Having seven community members run for school board — people who are willing to be intimately involved in running the Hewlett-Woodmere School District — makes us smile. It also makes endorsing five of those seven more difficult, because they all articulated their ideas and opinions so well.
Previous board member Dr. Jonathan Altus, Dr. Tatyana Kopp, Shari Amitrano, Ramsha Ansari, incumbent Trustees Judy Menashe and Debi Sheinin (the current board president) and Francois Tenenbaum all share a love of the school district and a passion to enhance the programs and services it offers students.
Sheinin, Menashe, Altus, Amitrano and Tenenbaum are running as a bloc, describing themselves as “champions” of the district. While Kopp, a Franklin Early Childhood Center PTA stalwart, and Ansari, a 2011 Hewlett High School graduate, campaigned individually.
Sheinin and Menashe clearly deserve another three-year term on the board. Both helped the district devise a reopening plan during the coronavirus pandemic. They also helped with a budget proposal with a spending increase of under 2 percent, despite the unprecedented circumstances of the past year.

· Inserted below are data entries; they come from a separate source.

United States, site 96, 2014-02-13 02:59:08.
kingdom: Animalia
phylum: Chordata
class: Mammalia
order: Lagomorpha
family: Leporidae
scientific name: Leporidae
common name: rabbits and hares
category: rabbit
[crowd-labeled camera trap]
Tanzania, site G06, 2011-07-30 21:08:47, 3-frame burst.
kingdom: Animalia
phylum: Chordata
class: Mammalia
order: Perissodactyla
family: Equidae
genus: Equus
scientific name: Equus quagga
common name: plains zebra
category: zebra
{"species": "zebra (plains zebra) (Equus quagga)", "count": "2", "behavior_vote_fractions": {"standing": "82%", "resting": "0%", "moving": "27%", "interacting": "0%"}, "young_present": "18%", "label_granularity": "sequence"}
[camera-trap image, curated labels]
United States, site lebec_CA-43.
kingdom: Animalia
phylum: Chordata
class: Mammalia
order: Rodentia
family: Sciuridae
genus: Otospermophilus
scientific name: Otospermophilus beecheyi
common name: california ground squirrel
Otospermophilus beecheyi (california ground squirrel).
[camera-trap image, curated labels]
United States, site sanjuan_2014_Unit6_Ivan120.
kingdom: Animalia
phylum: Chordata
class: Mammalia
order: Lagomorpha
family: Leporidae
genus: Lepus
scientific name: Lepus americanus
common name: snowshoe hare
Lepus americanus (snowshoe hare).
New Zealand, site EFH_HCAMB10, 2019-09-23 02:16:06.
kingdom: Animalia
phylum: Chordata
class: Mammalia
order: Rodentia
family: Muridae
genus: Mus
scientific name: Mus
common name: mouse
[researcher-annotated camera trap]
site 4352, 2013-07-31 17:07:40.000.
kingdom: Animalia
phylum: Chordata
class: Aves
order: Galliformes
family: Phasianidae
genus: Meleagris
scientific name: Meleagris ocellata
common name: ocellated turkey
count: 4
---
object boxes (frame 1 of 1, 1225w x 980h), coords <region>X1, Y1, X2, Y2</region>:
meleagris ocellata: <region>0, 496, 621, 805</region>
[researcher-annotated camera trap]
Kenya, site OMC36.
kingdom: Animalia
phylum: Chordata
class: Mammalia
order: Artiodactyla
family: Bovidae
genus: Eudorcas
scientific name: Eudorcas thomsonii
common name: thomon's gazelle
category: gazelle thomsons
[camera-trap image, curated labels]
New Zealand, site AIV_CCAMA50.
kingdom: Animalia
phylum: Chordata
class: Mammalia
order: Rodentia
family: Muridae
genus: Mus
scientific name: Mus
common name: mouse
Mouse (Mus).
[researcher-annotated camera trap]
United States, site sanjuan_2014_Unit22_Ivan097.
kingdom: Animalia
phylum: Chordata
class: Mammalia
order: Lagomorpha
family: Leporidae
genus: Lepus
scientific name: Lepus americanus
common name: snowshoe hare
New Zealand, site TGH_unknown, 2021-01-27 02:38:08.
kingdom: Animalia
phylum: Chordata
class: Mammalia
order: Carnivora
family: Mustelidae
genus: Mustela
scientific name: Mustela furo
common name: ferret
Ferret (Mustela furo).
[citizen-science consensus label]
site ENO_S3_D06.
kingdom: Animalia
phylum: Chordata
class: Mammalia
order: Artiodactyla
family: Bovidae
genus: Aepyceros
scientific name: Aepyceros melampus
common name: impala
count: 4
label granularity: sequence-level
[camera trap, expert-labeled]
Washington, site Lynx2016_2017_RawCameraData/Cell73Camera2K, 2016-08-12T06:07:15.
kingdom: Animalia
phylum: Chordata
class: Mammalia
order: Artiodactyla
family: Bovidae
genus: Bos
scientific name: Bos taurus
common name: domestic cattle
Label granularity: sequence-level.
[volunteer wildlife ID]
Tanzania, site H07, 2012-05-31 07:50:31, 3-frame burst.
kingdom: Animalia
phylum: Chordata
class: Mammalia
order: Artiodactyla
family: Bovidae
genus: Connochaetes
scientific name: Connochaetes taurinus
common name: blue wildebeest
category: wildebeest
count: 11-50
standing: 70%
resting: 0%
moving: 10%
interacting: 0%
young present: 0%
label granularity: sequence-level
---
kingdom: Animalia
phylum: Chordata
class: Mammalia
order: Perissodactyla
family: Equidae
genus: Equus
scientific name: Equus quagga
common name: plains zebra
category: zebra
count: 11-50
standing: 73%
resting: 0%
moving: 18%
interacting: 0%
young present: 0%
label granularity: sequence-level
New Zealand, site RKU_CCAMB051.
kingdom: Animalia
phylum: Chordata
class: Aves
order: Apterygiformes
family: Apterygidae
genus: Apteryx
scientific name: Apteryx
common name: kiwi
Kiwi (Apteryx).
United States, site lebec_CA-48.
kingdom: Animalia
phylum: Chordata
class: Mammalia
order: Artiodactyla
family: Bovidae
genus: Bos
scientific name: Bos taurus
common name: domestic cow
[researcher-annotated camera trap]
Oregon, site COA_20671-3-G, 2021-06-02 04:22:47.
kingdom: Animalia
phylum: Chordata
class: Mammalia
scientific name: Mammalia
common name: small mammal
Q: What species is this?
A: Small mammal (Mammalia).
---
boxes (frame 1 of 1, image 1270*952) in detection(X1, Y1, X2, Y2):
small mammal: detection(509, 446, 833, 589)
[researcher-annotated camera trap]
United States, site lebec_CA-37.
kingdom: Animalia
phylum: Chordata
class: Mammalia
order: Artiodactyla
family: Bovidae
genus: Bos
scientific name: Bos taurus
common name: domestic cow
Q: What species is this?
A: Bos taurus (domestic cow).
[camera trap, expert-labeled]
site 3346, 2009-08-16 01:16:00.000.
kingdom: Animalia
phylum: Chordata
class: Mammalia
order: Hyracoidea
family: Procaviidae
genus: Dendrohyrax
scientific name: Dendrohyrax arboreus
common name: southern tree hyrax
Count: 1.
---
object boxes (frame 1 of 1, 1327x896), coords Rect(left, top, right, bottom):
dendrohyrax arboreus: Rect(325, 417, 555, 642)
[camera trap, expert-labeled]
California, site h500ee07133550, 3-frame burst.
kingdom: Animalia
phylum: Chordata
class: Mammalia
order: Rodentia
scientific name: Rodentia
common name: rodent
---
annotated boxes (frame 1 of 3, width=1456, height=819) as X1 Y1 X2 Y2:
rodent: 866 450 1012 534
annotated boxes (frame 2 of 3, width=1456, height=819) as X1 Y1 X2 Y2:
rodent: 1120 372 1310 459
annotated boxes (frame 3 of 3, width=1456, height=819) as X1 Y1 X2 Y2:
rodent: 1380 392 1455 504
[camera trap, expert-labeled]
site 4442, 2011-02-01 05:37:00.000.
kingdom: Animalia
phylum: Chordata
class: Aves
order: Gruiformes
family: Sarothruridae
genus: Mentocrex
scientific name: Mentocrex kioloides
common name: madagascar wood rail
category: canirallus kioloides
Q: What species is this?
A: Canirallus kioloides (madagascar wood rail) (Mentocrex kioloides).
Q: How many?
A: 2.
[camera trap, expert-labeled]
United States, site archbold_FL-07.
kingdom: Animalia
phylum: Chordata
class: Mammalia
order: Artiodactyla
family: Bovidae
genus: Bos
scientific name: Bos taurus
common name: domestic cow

Altus was a trustee from 2012 to 2018. His previous experience with budgets that not only maintained, but increased programs, all without exceeding tax caps, will be imperative as the district makes its way past the pandemic.
Amitrano is a lifelong resident and a 1990 graduate of Hewlett High who has been active in the PTA. With more than 25 years of experience in financial services, she obviously understands money matters, but also says she will listen and ask pertinent questions when needed on non-budget topics.
Tenenbaum has been involved with the PTA for six years and has been a constant presence at Board of Education meetings as well. He wants what’s best for district children, and with his ability to think outside the box, he will be a positive addition to the board.
We appreciate Kopp’s and Ansari’s candidacies. They are both intelligent and detail-oriented candidates who offered fresh perspectives on district issues. We encourage them to stay involved and run for the board in the future.
Proposition One on Tuesday’s ballot is the 2021-22 budget proposal — just under $129.36 million, a 1.95 percent increase over current spending. Despite the increase, the proposal is worthy of being approved. It maintains the programs and services that make the district great in the eyes of its students and residents. The district and board have kept spending under control even through the pandemic.
Vote ‘yes’ on library budget
Proposition Two is the proposed Hewlett-Woodmere Public Library budget of just under $6.6 million. Amid the pandemic, the library has continued to offer remote programs and services, and its plan is a responsible use of taxpayers’ money. We encourage voters to support it.
Ellen Vaknine, of North Woodmere, is running unopposed for a five-year term on the library board. She too, deserves votes of approval.